On Sun, Mar 18, 2012 at 1:55 PM, Uros Bizjak <ubiz...@gmail.com> wrote:
> On Sun, Mar 18, 2012 at 5:01 PM, Uros Bizjak <ubiz...@gmail.com> wrote:
>
>>> I am testing this patch.  OK for trunk if it passes all tests?
>>
>> No, force_reg will generate a pseudo, so this conversion is valid only
>> for !can_create_pseudo ().
>>
>> At least for *tls_initial_exec_x32_store, you will need a temporary to
>> split the pattern after reload.

Here is the updated patch to add can_create_pseudo.  I also changed
tls_initial_exec_x32 to take an input register operand as thread pointer.

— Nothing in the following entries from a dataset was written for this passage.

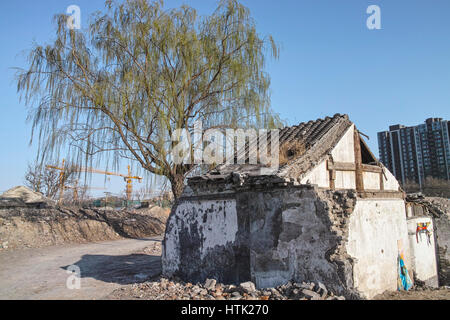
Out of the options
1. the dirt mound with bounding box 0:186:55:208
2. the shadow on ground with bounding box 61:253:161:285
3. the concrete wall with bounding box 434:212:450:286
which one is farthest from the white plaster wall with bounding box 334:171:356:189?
the dirt mound with bounding box 0:186:55:208

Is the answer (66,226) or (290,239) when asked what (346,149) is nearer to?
(290,239)

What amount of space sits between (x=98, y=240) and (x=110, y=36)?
10.7m

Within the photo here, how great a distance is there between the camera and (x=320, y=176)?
821 centimetres

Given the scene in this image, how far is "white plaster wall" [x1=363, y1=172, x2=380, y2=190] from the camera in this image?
9656 mm

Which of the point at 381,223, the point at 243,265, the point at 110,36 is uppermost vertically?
the point at 110,36

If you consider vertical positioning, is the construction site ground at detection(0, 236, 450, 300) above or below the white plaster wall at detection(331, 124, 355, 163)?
below

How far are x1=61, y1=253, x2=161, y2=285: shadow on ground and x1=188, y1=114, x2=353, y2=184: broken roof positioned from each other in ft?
9.83

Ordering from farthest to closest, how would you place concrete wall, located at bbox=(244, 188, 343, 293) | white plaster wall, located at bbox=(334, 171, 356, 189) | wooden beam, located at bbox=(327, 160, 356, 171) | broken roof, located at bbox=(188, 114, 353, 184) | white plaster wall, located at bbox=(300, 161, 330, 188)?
white plaster wall, located at bbox=(334, 171, 356, 189) → wooden beam, located at bbox=(327, 160, 356, 171) → white plaster wall, located at bbox=(300, 161, 330, 188) → broken roof, located at bbox=(188, 114, 353, 184) → concrete wall, located at bbox=(244, 188, 343, 293)

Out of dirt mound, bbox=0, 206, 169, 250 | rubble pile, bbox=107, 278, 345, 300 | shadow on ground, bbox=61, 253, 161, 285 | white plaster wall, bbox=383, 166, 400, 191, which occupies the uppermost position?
white plaster wall, bbox=383, 166, 400, 191

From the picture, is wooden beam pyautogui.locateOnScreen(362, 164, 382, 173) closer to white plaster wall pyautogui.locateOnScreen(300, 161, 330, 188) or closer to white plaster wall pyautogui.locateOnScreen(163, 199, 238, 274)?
white plaster wall pyautogui.locateOnScreen(300, 161, 330, 188)

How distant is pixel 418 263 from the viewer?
9703mm
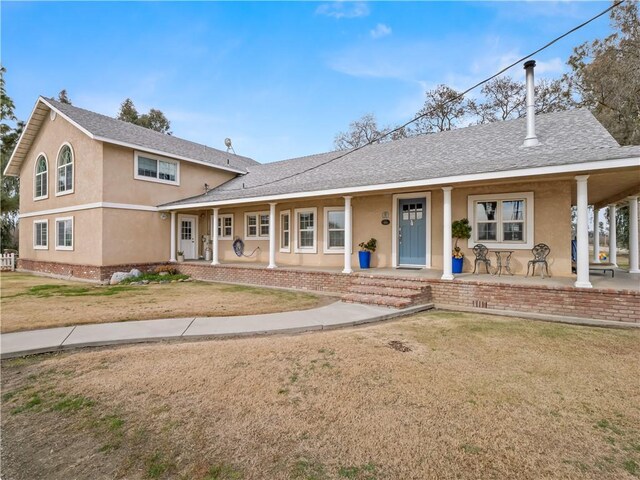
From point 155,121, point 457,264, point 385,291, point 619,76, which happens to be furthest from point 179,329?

> Please try attached patch. It simply throws away all recent
> complications w.r.t. to thread pointer and always handles TP in
> DImode.
>
> The testcase:
>
> --cut here--
> __thread int foo __attribute__ ((tls_model ("initial-exec")));
>
> void bar (int x)
> {
>  foo = x;
> }
>
> int baz (void)
> {
>  return foo;
> }
> --cut here--
>
> Now compiles to:
>
> bar:
>        movq    foo@gottpoff(%rip), %rax
>        movl    %edi, %fs:(%rax)
>        ret
>
> baz:
>        movq    foo@gottpoff(%rip), %rax
>        movl    %fs:(%rax), %eax
>        ret
>
> In effect, this always generates %fs(%rDI) and emits REX prefix before
> mov/add to satisfy brain-dead linkers.
>
> The patch is bootstrapping now on x86_64-pc-linux-gnu.
>

For

--
extern __thread char c;
extern char y;
void
ie (void)
{
  y = c;
}
--

Your patch generates:

        movl    %fs:0, %eax     
        movq    c@gottpoff(%rip), %rdx  
        movzbl  (%rax,%rdx), %edx       
        movb    %dl, y(%rip)    
        ret     

It can be optimized to:

        movq    c@gottpoff(%rip), %rax  
        movzbl  %fs:(%rax), %eax        
        movb    %al, y(%rip)    
        ret     

H.J.
2012-03-19  H.J. Lu  <hongjiu...@intel.com>

	* config/i386/i386-protos.h (ix86_split_tls_initial_exec_x32): New.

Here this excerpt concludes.